Dear Mike: I want to thank you for your thoughtful memorandum of August 25 about the situation in Berlin.1
- 1.
- Your memorandum concentrates mainly on the problem of East Berlin. I think the truth is that East Berlin is not an issue of war and peace for us, and therefore we should not adopt any of the more drastic alternatives proposed in your memorandum. The time for a fight over an effective Western role in East Berlin passed, if it ever existed, many years ago—about the time of the first blockade. Our contingency plans therefore do not call for shooting over developments which may affect the relatively unimportant access we now have to East Berlin.
- 2.
- The crucial question remains that of West Berlin, and our attention is currently focused on what we should do to sustain the vital interests which do indeed exist there, in the event of further Soviet steps looking toward the increasingly complete incorporation of East Berlin into East Germany. There may be important things which we can do to strengthen our own ties to West Berlin, and perhaps the ties of West Berlin to West Germany, in this event.
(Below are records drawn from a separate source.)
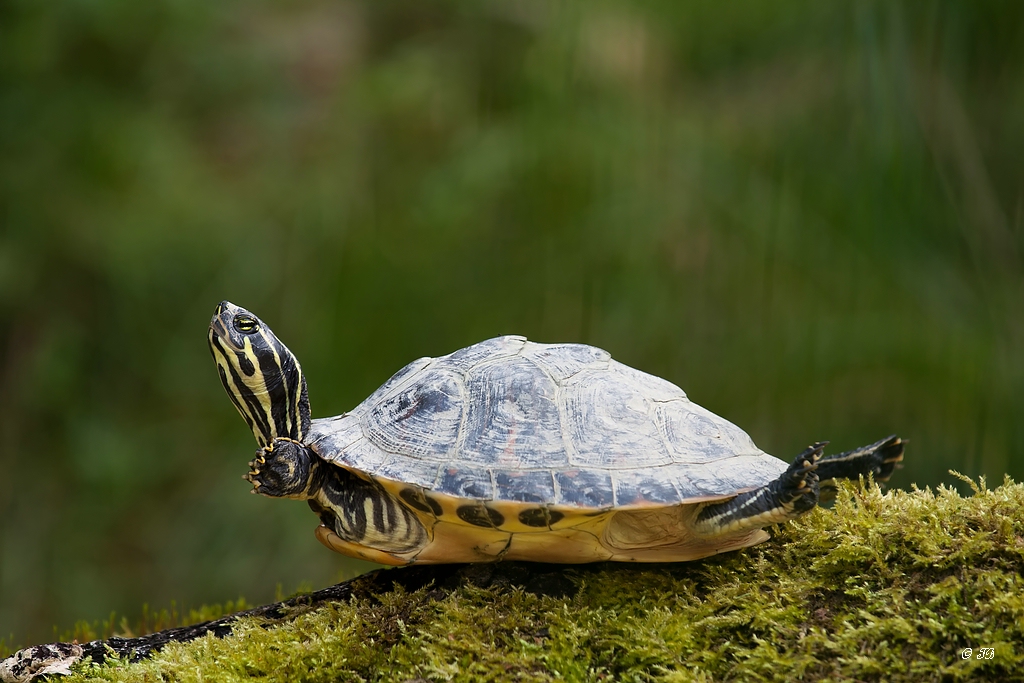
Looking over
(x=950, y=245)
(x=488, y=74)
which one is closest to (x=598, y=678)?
(x=950, y=245)

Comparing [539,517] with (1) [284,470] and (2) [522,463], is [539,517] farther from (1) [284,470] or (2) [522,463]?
(1) [284,470]

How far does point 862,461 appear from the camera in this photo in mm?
1591

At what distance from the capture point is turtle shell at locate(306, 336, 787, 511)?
5.09 feet

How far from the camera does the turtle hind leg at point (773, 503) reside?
1.40 metres

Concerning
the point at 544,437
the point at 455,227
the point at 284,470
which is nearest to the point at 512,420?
the point at 544,437

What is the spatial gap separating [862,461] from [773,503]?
0.29 m

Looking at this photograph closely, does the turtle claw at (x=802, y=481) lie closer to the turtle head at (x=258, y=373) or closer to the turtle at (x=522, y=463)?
the turtle at (x=522, y=463)

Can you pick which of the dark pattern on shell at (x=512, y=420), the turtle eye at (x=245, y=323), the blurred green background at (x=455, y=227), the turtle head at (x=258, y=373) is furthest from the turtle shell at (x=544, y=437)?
the blurred green background at (x=455, y=227)

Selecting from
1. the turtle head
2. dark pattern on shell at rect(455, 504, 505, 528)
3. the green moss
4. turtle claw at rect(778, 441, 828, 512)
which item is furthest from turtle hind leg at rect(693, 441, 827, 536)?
the turtle head

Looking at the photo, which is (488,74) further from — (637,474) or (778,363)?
(637,474)

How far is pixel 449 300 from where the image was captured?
3.95m

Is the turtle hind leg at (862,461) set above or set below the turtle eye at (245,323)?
below

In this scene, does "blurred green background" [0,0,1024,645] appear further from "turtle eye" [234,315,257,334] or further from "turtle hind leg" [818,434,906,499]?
"turtle eye" [234,315,257,334]

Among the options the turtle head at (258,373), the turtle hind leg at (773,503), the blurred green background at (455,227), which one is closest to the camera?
the turtle hind leg at (773,503)
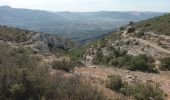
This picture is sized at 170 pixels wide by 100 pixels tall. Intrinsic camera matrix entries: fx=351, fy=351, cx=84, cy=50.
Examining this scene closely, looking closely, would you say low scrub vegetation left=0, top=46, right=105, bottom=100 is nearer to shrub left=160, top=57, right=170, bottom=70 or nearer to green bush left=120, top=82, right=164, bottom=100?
green bush left=120, top=82, right=164, bottom=100

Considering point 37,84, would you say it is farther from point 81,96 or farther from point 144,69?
point 144,69

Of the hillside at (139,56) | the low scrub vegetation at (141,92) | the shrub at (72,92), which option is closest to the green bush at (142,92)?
the low scrub vegetation at (141,92)

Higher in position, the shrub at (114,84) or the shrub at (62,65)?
the shrub at (114,84)

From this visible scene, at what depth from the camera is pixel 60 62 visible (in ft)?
55.0

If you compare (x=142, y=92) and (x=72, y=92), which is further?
(x=142, y=92)

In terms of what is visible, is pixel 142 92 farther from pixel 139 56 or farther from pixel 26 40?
pixel 26 40

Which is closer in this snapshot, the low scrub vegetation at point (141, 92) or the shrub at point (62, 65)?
the low scrub vegetation at point (141, 92)

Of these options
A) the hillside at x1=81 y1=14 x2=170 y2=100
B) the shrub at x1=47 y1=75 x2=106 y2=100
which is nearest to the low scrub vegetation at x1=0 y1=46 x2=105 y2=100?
the shrub at x1=47 y1=75 x2=106 y2=100

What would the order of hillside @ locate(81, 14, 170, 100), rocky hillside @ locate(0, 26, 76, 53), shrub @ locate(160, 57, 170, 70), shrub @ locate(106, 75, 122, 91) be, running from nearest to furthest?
shrub @ locate(106, 75, 122, 91) → hillside @ locate(81, 14, 170, 100) → shrub @ locate(160, 57, 170, 70) → rocky hillside @ locate(0, 26, 76, 53)

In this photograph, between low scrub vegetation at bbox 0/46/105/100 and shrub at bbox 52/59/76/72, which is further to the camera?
shrub at bbox 52/59/76/72

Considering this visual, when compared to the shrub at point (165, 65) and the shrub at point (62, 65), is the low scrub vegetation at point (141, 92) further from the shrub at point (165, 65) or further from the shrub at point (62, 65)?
the shrub at point (165, 65)

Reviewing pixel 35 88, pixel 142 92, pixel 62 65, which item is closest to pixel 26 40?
pixel 62 65

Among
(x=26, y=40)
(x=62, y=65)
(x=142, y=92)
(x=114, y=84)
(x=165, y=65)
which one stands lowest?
(x=26, y=40)

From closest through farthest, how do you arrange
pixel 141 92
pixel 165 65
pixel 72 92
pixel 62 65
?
1. pixel 72 92
2. pixel 141 92
3. pixel 62 65
4. pixel 165 65
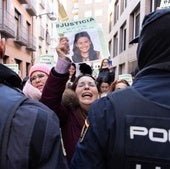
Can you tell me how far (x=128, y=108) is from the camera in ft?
5.58

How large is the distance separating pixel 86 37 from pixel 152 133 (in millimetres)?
2315

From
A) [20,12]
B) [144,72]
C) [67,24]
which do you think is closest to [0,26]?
[20,12]

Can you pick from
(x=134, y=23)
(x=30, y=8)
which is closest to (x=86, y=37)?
(x=134, y=23)

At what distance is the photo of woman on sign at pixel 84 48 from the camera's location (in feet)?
12.0

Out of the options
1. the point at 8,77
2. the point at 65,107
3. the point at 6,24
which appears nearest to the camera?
the point at 8,77

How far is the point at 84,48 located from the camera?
3.81 metres

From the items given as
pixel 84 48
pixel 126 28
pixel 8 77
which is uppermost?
pixel 126 28

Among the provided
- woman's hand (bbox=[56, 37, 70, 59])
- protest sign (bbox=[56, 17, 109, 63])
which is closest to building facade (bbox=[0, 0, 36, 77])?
protest sign (bbox=[56, 17, 109, 63])

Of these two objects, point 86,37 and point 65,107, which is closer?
point 65,107

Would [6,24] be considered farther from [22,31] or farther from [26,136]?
[26,136]

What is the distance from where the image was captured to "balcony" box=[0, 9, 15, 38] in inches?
627

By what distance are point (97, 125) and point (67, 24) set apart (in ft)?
7.37

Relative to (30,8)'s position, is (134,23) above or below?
below

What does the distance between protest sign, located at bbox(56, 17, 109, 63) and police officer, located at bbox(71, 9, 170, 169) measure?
1917 mm
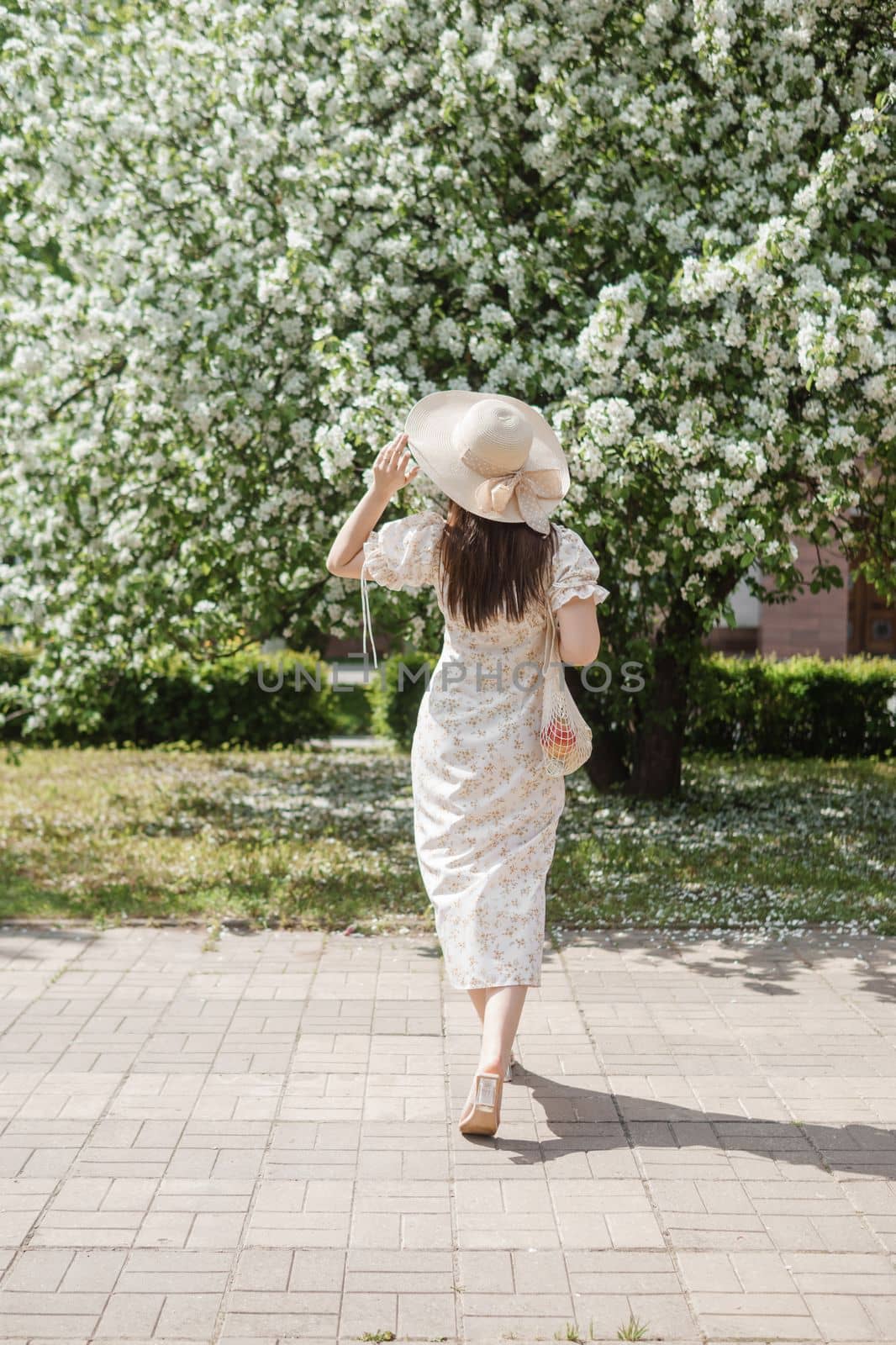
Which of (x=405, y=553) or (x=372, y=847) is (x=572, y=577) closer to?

The three basic rights—of presence, access, and viability—which we have been asserting throughout this Administration all relate to West Berlin and not East Berlin; it is on this position that we shall continue to base our planning.
- 3.
- I entirely agree with your view that we should keep our Allies with us as we move ahead in this crisis and use the UN wherever it can help us. But both Allies and the UN seem to me to have their main importance [Page 290] in connection with West Berlin, and not with the remnants of our role in a section of the city which has been under effective Soviet control for a decade and a half.